I went to Thomas J. Rusk Middle School in Nacogdoches Texas for most of my Middle School writing career. As I recall, there were eight buildings on campus and at least one spiral staircase. That's about all I remember about it EXCEPT for the awesome librarian named Mrs. Adams. Disclaimer #1: I Googled Thomas J. Rusk and according to the Internet it has now apparently been downgraded to an Elementary School:  http://tjres.nacisd.org/. Was it ever really a Middle School? I don't know. I seem to have repressed most of my childhood. Disclaimer #2: Everything in this blog is from my "memory" and therefore not necessarily true.

But I digress: the point is that Mrs. Vernita Adams saved my life in Junior High. She's the only positive memory I have within the jumble of fighting bodies that was TJR. And to me, she will always be that angel of mercy I can still (vaguely) recall. Dark skin. Short graying hair. Blinding halo. Was I the only one who could see it or were there other kids who remember her with the same gratitude? Either way, thank you Mrs. Adams. During my 6th grade year, I checked out (and read) more than 200 books. I know this, because I have a certificate. Yes, I was that kid.

"Have you read this yet?" She would ask, holding up a book as I walked into the library. Like she knew I was coming. Sometimes it was The Tempest by Shakespeare. Sometimes it was a Black Stallion Book. Sometimes it was something I'd never heard of, like Why Have the Birds Stopped Singing. But I always read it.

I can't find anything I wrote during that time.

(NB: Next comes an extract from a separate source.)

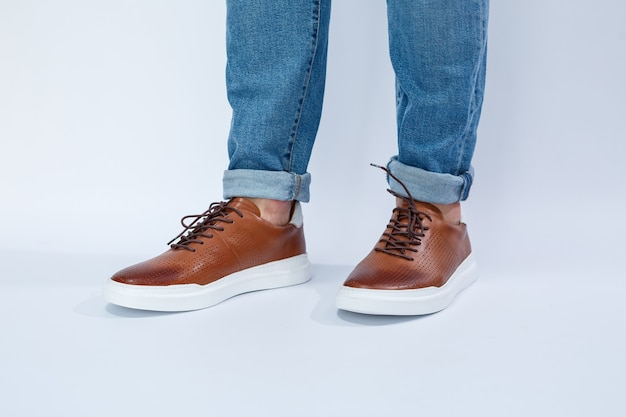 Men's casual shoes are brown with natural leather, men on the shoe in brown lace shoes. high quality photo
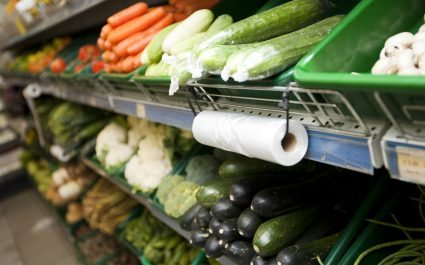 Supermarket vegetable section with close-up of plastic bag roll - Plus Pack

I think I was in survival mode. But I do remember getting in trouble in class for putting a novel inside my textbook and reading it during class. I also got in trouble for putting a novel on the floor under my desk and turning the pages with my toe, and I did make  this  awesome journal entry:

"Wow! I'm ticked off. My day was horribly AWFUL!!!!!!!!!! First: I got hit by a rubber band (on the bus) Ouch!! That hurt!! Second: I got hit (on the bus) by a glass Coke bottle. Would that make you mad?????!!!! To top it off, when I got home, mother showed me a note from the public library. It said: 

Cynthia Loveland 
OVERDUE BOOKS 
Ozma of Oz
All Things Bright and Beautiful
I about started crying!"

Ha! I've always thought it was hilarious that it was the overdue books that almost put me over the edge. Oh 6th grade how I miss your stresses!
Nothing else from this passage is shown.